Florida A&M University said Thursday that its famed Marching 100 band will return to the field for the first time since its suspension after the hazing death of a drum major nearly two years ago.
The band had been one of the top university marching bands in the United States, but Robert Champion's death and other reports of hazing damaged its reputation.
"We have made a thorough assessment of the students who have auditioned for the band and firmly believe that we are ready to return and positively represent Florida A&M University and its proud students, faculty, alumni and community," Sylvester Young, director of marching and pep bands, said in a statement.

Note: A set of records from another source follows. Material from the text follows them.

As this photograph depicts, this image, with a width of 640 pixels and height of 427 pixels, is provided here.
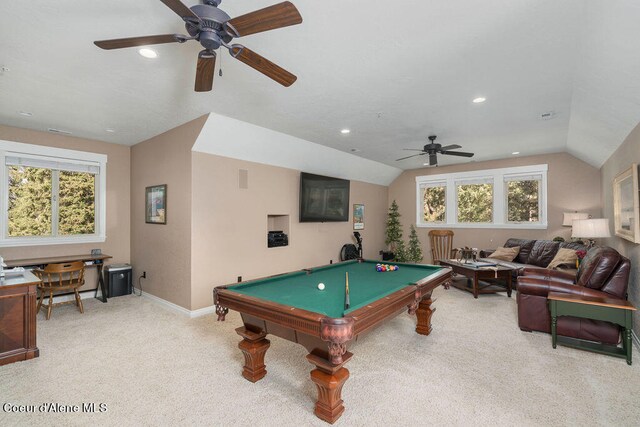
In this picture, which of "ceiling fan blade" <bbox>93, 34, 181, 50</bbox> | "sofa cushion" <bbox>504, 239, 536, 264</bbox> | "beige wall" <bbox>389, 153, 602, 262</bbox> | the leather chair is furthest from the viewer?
"sofa cushion" <bbox>504, 239, 536, 264</bbox>

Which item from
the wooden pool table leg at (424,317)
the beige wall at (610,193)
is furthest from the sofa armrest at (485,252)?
the wooden pool table leg at (424,317)

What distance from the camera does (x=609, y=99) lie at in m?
2.87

"We embark on this season reflective of the circumstances that led to the band's suspension and are optimistic that this is a new day for the band and the university. Our goal is to support the mission of the university and use this program to recruit top scholars and elevate the stature of the university," he added.
The band will perform during the halftime show at the MEAC/SWAC Challenge presented in Orlando, Fla., on Sept. 1, and at other games during the football season.
The university stressed in the statement that positive steps have been taken since Champion's death.
It created an anti-hazing plan that includes a revised student code of conduct, a new anti-hazing website, scheduled campus training and beefed-up procedures for reporting and investigating hazing allegations.
Champion was beaten on a bus after a November 2011 football game in Orlando, as part of a band hazing ritual. The 26-year-old died "within an hour" of the beating, medical examiners reported.
The Marching 100 was suspended shortly after his death.